Pour comprendre l’œuvre de Jean – Pierre Pourtier.

 

Le corps comme un langage.

 

Situation I. Mars 1946. Quelque part à Mantes la Jolie, Jean – Pierre Pourtier sort de la plénitude maternelle, deux ans avant qu’un autre artiste, qui en a fini celui– là avec le jugement des autres, tire le rideau de la scène, et rejoignent le néant : Antonin Artaud.

On ne peut comprendre le travail et l’œuvre de Pourtier si l’on ne saisit cette coïncidence de deux vies, l’une qui fait irruption, l’autre qui prend fin. ( Dirions– nous, un peu lacaniens, que l’une prend fin, quand l’autre prend faim ).

La question de l’émergence d’un être au sortir du néant, le problème d’être là, (oui, le dasein), projeté dans le monde, lorsqu’on sait que l’origine est absence, Pourtier les vit avec d’autant plus d’acuité que la résolution de sa propre origine reste posée : Jean-Pierre ne connaît pas son père. Il n’empêche.

‘je suis’, constate-il.

 

Alors vient toute la difficulté d’être, qui se traduit par la difficulté de parole, ou même, l’absence de parole. ‘ les maux sont les maux ’ écrit Pourtier pour ne pas dire le vide de l’origine, le vertige d’exister.

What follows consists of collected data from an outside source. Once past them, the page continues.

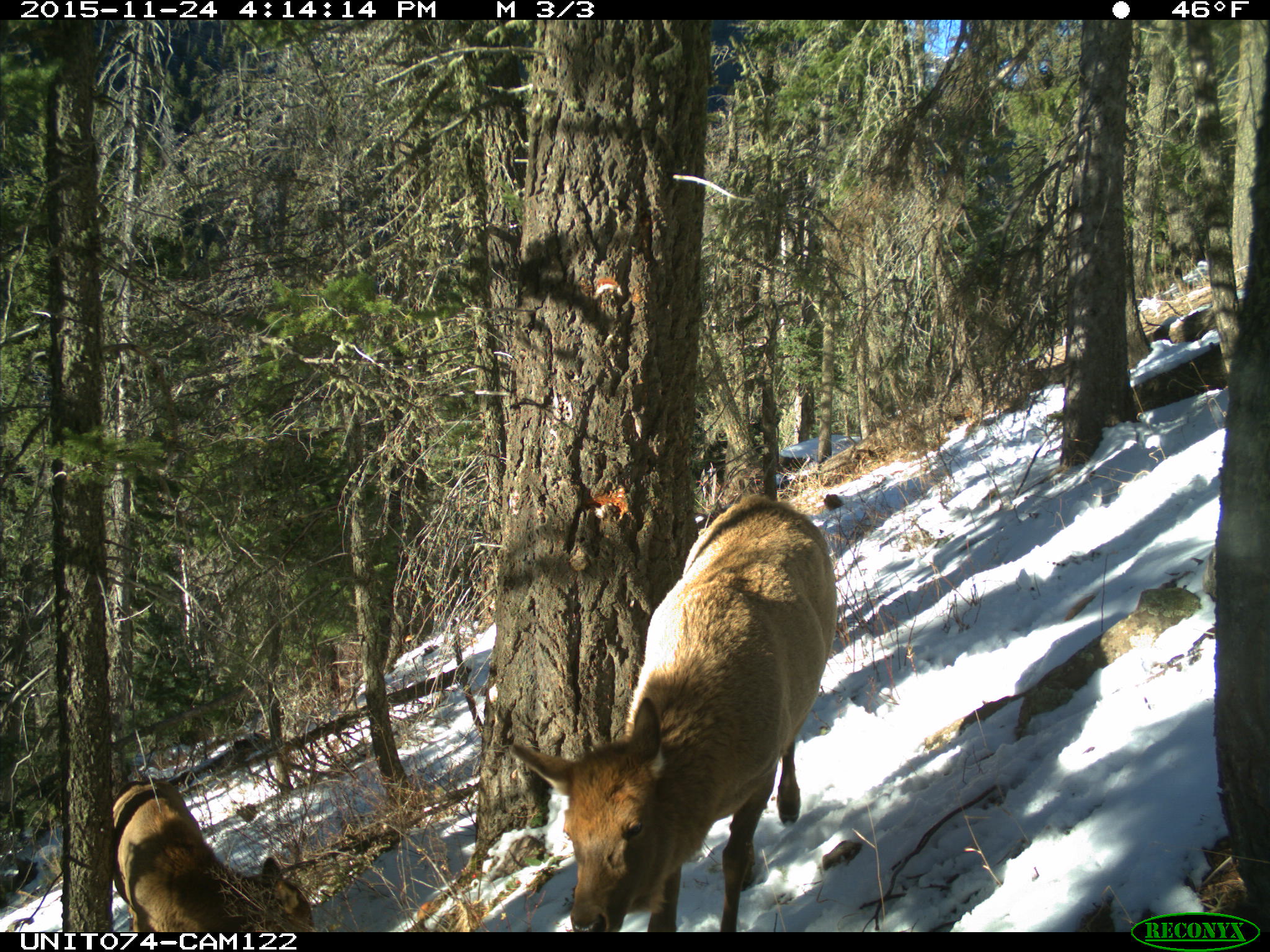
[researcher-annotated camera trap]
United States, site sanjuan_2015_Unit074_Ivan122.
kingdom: Animalia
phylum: Chordata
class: Mammalia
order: Artiodactyla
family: Cervidae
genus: Cervus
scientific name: Cervus elaphus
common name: red deer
Cervus elaphus (red deer).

Car énoncer les mots, c’est nommer le néant.

Car essayer de dire la déréliction, peut devenir ou creuse déclamation, ou vérité obscène.

‘Le bestiau de l’être / les yeux fermés / je marchais / béquillant dans le matin, à la recherche du bestiau / de l’être ’ – Antonin Artaud : Pour en finir avec…-

 

Comment se libérer alors de ce chaos qui est en soi, comment s’en sortir ?

 

Jean-Pierre Pourtier pense que seul le corps peut libérer l’homme privé de parole.

Et c’est ainsi qu’il commence à peindre, des corps, des corps masculins, des corps féminins, seuls sur la toile, ils s’exposent à la représentation.

Ceci se passe dans les années soixante.

 

On sait que cette époque fut celle de l’engagement : on milite, on travaille, on bourlingue. Jean-Pierre a dix huit ans. Il est ouvrier – militant dans l’usine où il travaille, fraiseur / tourneur. Le soir, il est militant ouvrier, il est dans l’action politique.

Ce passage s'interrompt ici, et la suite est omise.